During the Middle Kingdom (2030-1640 B.C.), scarabs, strung on linen cords or mounted on gold, silver or bronze bezeled rings, also served as personal or administrative seals. Their tiny, flat undersides were often crowded with carvings of names and titles of officials or royalty (dead, alive or imaginary), sometimes enclosed in elliptical cartouches. Scores depicted decorative motifs like sun-disks, eyes of Horus, naturalistic falcons, crocodile-headed figures, serpents, lions, lotus blossoms or palmettos. Others, by combining images with hieroglyphics, held multiple meanings, including religious or political affinities. Since styles also varied, each scarab was unique.
Scaraboids, modified impression seals or amulets, appeared toward the later Middle Kingdom. Though these retained the anatomy of beetles, their rounded backs were often carved into stylized images of baboons, hedgehogs, goats, antelopes or fish. “Scaraboid frogs, symbols of fertility and spontaneous regeneration, were also popular,” explains Allan J. Anawati, third-generation antiquity dealer and owner at Medusa-art.com.
During the New Kingdom (1550-1070 B.C.), scarabs often featured inspiring inscriptions like “firm of heart,” “beloved of Isis,” “there is no need for fear” or “goodness, life and protection forever.” Commemorative scarabs, notably those produced under Amenhotep III (c. 1386–1353 B.C.), marking notable marriages, lion-hunts or featuring extensive historical inscriptions, were massive.

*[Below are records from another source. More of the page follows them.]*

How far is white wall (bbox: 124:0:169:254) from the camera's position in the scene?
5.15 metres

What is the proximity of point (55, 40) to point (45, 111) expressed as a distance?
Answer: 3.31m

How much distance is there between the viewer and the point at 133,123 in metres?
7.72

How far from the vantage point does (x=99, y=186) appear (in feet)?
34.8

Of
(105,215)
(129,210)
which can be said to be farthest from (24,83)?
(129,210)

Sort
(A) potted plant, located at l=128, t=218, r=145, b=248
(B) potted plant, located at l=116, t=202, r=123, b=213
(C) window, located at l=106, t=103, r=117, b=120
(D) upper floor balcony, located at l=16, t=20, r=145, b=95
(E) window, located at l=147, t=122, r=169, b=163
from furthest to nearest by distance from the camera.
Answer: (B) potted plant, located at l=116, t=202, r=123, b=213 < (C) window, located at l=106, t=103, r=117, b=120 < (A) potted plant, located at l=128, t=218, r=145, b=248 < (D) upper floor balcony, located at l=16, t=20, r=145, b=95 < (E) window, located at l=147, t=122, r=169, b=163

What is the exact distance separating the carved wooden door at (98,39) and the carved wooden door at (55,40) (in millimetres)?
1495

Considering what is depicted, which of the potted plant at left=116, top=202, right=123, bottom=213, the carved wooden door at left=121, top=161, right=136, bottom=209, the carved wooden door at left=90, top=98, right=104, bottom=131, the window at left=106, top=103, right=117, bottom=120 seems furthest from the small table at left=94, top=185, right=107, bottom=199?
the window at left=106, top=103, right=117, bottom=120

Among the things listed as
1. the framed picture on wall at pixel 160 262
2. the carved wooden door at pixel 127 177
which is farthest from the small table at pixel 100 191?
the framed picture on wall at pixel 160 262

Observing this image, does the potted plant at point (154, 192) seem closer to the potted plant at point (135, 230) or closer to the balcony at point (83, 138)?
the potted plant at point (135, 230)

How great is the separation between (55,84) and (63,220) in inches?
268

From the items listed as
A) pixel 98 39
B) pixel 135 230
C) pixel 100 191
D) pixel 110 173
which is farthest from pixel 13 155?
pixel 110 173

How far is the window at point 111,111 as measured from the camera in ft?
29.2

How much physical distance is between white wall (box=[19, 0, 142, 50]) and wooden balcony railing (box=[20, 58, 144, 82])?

Other New Kingdom scarabs symbolized resurrection, the progression of the dead through the underworld to the afterlife. Though embalmers removed most internal organs of the deceased during mummification, they left their hearts, seats of emotions and memory, intact for use through the next life. To ensure that these organs would not testify against their bodies during Weighing of the Heart rituals, green, heart-shaped gemstone scarabs were tucked within mummy-bandages. In addition, blue faience, winged scarabs, inscribed with protective spells from the funerary text, the Book of the Dead, were customarily placed above the hearts of the deceased. Some also feature hieroglyphics imploring their hearts not to abandon their bodies.
Similarly, funereal scarab-pectorals were placed on mummies’ chests. A large, elaborate one, found in the tomb of Tutankhamen (c.1341-1323 B.C.), for example, features a lapis lazuli scarab supporting a glowing carnelian sun, within outspread, cloisonné bird’s wings inlaid with semiprecious stones. Another discovery, Tut’s exquisite scarab-brooch, featuring a central, canary-yellow, winged scarab carved from rare Libyan desert glass (possibly of cosmic origin), also commands great interest.A scarab’s quality, style, condition and eye-appeal determine its worth. So does its historical significance. Those that validate royal existence or depict actual events, for example, enrich our knowledge of ancient Egyptian life.
Due to recent regulations, scarab provenance is also highly important. “For instance, an amethyst, jasper or hardstone one, featuring an exquisite cartouche of King Tut would be highly desired by collectors and institutions alike – especially if it was cited in a Parisian or English auction house catalog of the 1950s,” explains Anawati.
Due to recent regulations, their provenance is also highly important. An amethyst, jasper or hardstone scarab, featuring an exquisite cartouche of King Tut, would be highly desired by collectors and institutions alike – especially if it is documented prior to 1983.
Since scarabs were produced in vast numbers through millenniums, scores have survived. Most are made of steatite (sandstone), faience (moldable man-made, ceramic) or hard stone. Yet gemstone ones, carved in turquoise, lapis lazuli or black obsidian, remain as desirable as the day they were carved.
Serious collectors, however, may find rare ones most appealing. “If you have a scarab for Thutmosis (1479–1425 B.C.) and a similar one for the female pharaoh Hatshepsut, (1507–1458 B.C.), explains Anawati, “I would be very keen to buy the Hatshepsut scarab. There may be hundreds of scarabs for Thutmosis, but few for Hatshepsut.”